La conchiglia incisa era già presente nel deposito di fossili portato alla luce nel 1891 da Eugène Dubois che, come accennato prima, scoprì i primi esemplari di Homo erectus. A individuare e studiare però le incisioni presenti sul guscio sono stati Joordens e Steven Munro, sette anni fa, e dopo uno studio lungo ed approfondito si è finalmente giunti alla datazione fra i 430 mila e i 540 mila anni fa. Su altre conchiglie gli studiosi hanno riscontrato anche dei buchi realizzati sempre dall’Homo erectus con l’aiuto di utensili. Su alcuni fossili rinvenuti da Dubois sono infatti presenti dei piccoli fori ottenuti con uno strumento appuntito, probabilmente lo stesso utilizzato per incidere il motivo a zig zag emerso dopo una analisi più approfondita.

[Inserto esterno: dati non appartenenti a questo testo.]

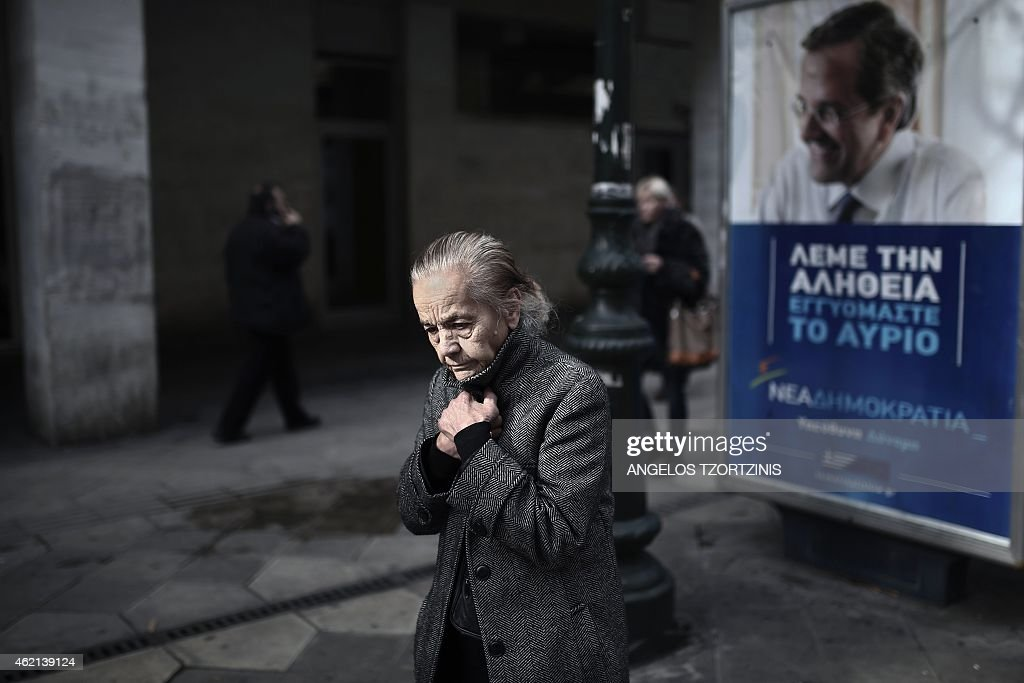 A woman walks in front of campaign posters of Greek Prime Minister <a gi-track='captionPersonalityLinkClicked' href=/galleries/search?phrase=Antonis+Samaras&family=editorial&specificpeople=970799 ng-click='$event.stopPropagation()'>Antonis Samaras</a> in Athens, as the nation goes to the polls, on January 25, 2015. Greece votes today in a crucial general election that could bring the anti-austerity Syriza party to power and lead to a re-negotiation of the country's international bailout.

L’esame al microscopio ha permesso di rilevare che ogni linea obliqua è lunga circa un centimetro e che fra l’una e l’altra non ci sono spazi: un dato che sembra testimoniare l’applicazione di una particolare attenzione nel compiere tale operazione. E’ difficile dire se il disegno impresso sul guscio di conchiglia possa definirsi una forma d’arte, non conoscendosi lo scopo per cui fu realizzato, ma è certo che fu eseguito in modo intenzionale. Una importantissima constatazione, questa, che ribalta la concezione finora dominante circa il ruolo dei Sapiens nella comparsa del pensiero astratto all’origine delle espressioni figurative, che sarebbe pertanto da ricondurre già ai loro predecessori.

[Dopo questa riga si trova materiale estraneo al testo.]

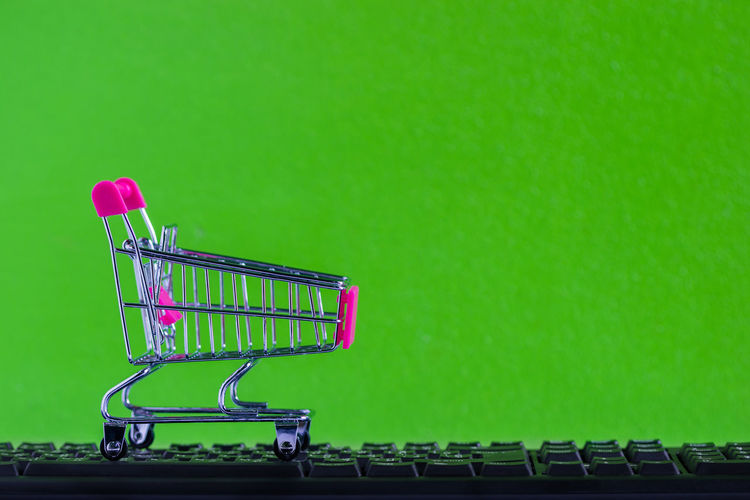 Close-Up Of Figurine Shopping Cart On Keyboard Against Green Background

Questa scoperta spinge infatti a rivedere le teorie sull’evoluzione cognitiva dell’uomo che finora assegnavano il primato agli uomini vissuti fra i 100 e i 200 mila anni fa, e se è vero che solo millenni dopo comparvero i primi dipinti murali e le prime sculture, espressioni più mature delle capacità cognitive umane, l’aver ora scoperto che un Homo erectus era già capace di realizzare incisioni creative certamente  rimetterebbe in discussione molte cose, soprattutto – spiega la Joordens –  l’idea che il comportamento umano moderno sia emerso repentinamente, “come una scintilla” mentre “a quanto pare, qualcosa di simile esisteva già molto tempo prima”.

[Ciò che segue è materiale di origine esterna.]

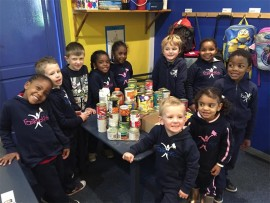 FasTracKids pupils with the tinned food they donated to charity for their annual food collection drive.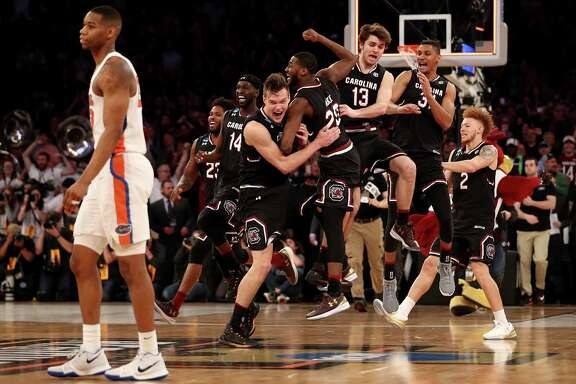 Maik Kotsar (21) and Justin McKie (20) of South Carolina celebrate with their teammates after defeating the Florida Gators on Sunday at Madison Square Garden.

Il dibattito aperto da questa scoperta promette di essere lungo, tenuto conto che gli stessi studiosi autori della pubblicazione scientifica preferiscono essere cauti nel parlare di “arte” e “ragionamento simbolico”, titubanza che non sussisterebbe se il ritrovamento fosse stato fatto tra fossili di Homo sapiens di 100 mila anni fa; caso nel quale non si avrebbero infatti remore a parlare con certezza di arte simbolica primitiva. Comunque non è escluso che nuovi indizi futuri possano giungere a corroborare quanto questa conchiglia sembra raccontarci dei nostri più antichi progenitori. E affinchè ciò possa accadere, Joordens e gli altri ricercatori sono tornati a studiare i reperti già disponibili del sito indonesiano, senza peraltro rinunciare alla possibilità di nuovi scavi in grado, forse, di riservare ulteriori sosprese.